The appellee offered in evidence an examined and sworn copy of the plat referred to in the deed from Gross. This is now objected to on the ground that it does not show that the plat was ever properly approved by the city council of the city of Chicago, does not show that it was made by any surveyor, does not show that it was acknowledged by the owner of the subdivision or that it was recorded in the recorder’s office of Cook county. The copy was offered for one purpose alone, viz., to show the location of the lots and of the court. None of the objections now urged were made at the time of its introduction, and it is therefore unnecessary to determine whether they would have been good had they been made at that time. Had they been there pointed out, appellee would have had an opportunity to attempt to obviate them, had he desired to pursue that course.

It is also urged that the failure of appellee to offer in evidence the tax deed to appellant is fatal to the decree. The bill described the tax deed which is averred to be a cloud, giving its date, the date when it was recorded and the document number which it bears, and charges that it is null and void.

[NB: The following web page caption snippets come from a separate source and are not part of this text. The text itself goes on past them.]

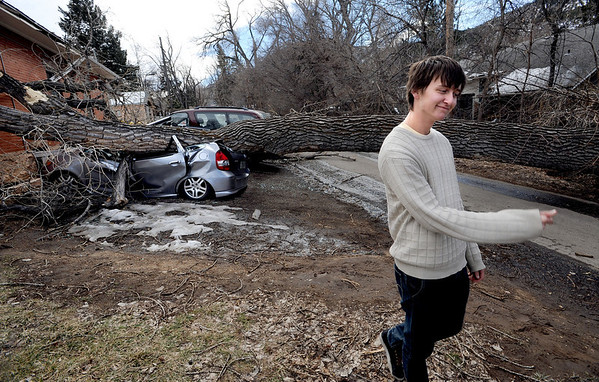 "Greg Rossin snaps his fingers as he walks away from his crushed Honda Fit.<br /> Greg Rossin was called by roommates to come home to see his ""totaled"" car. High winds blew over this tree at 802 University.<br /> For a video of Rossin, go to  <a href=""http://www.dailycamera.com"">http://www.dailycamera.com</a>.<br /> Cliff Grassmick / February 22, 2012"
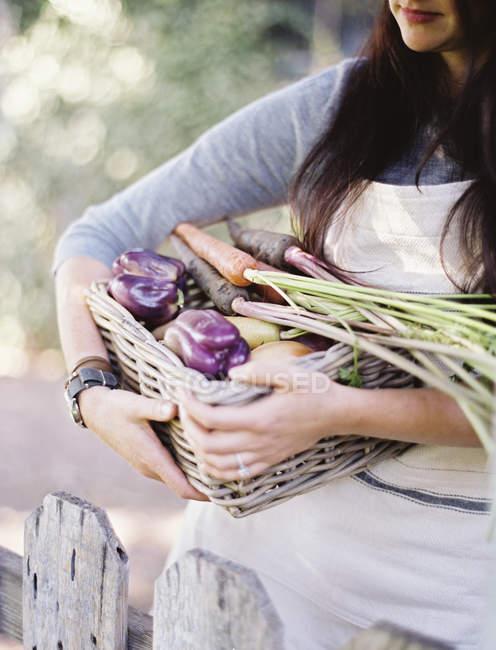 Woman in a vegetable garden — Stock Photo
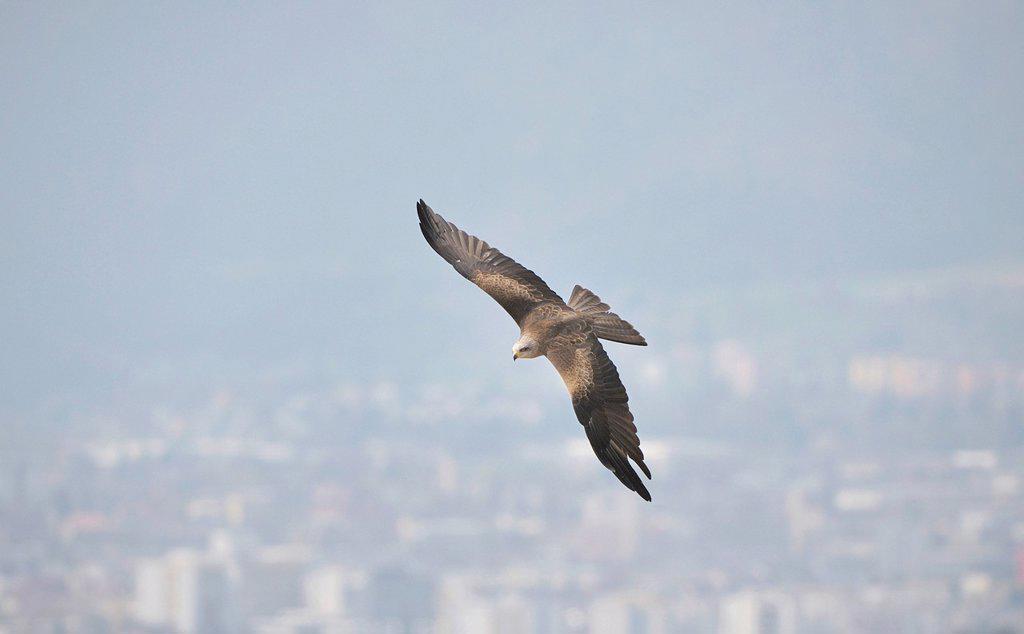 Stock Photo: 1848R-637853 Black kite Milvus migrans, Landskron Castle, an ornithological station for raptorial birds, Carinthia, Austria, Europe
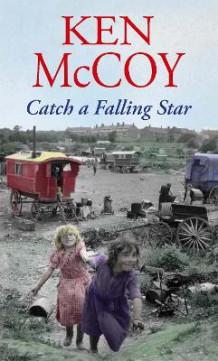 Catch a Falling Star av Ken McCoy (Heftet)
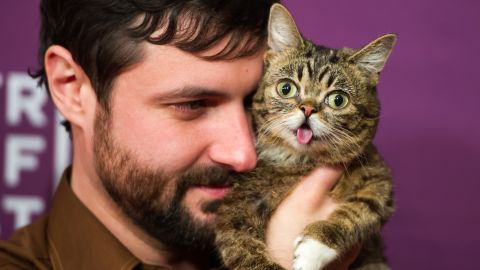 """Owner Mike Bridavsky and celebrity cat <a href=""""https://twitter.com/iamlilbub"""" target=""""_blank"""" target=""""_blank"""">Lil Bub</a> at the screening of """"<a href=""""http://www.imdb.com/title/tt2877280/"""" target=""""_blank"""" target=""""_blank"""">Lil Bub & Friendz</a>"""" during the 2013 Tribeca Film Festival in New York."""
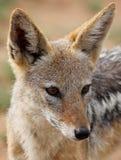 Popierający szakal, Canis mesomelas zdjęcia stock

The answer admits that the defendant has derived some interest in the premises by virtue of tax sales and deeds issued thereunder, denies that such deeds are null and void, and the answer then continues: “This defendant says that the tax deeds issued upon the premises or any part thereof described in said bill of complaint, and through or by which this defendant derives title, are in all respects valid and regular * * * and did convey the fee simple title of the premises therein described.” In this state of the pleading, it was unnecessary to offer the tax deed in evidence. We think the answer amounted to an admission of the existence of the tax deed mentioned in the bill.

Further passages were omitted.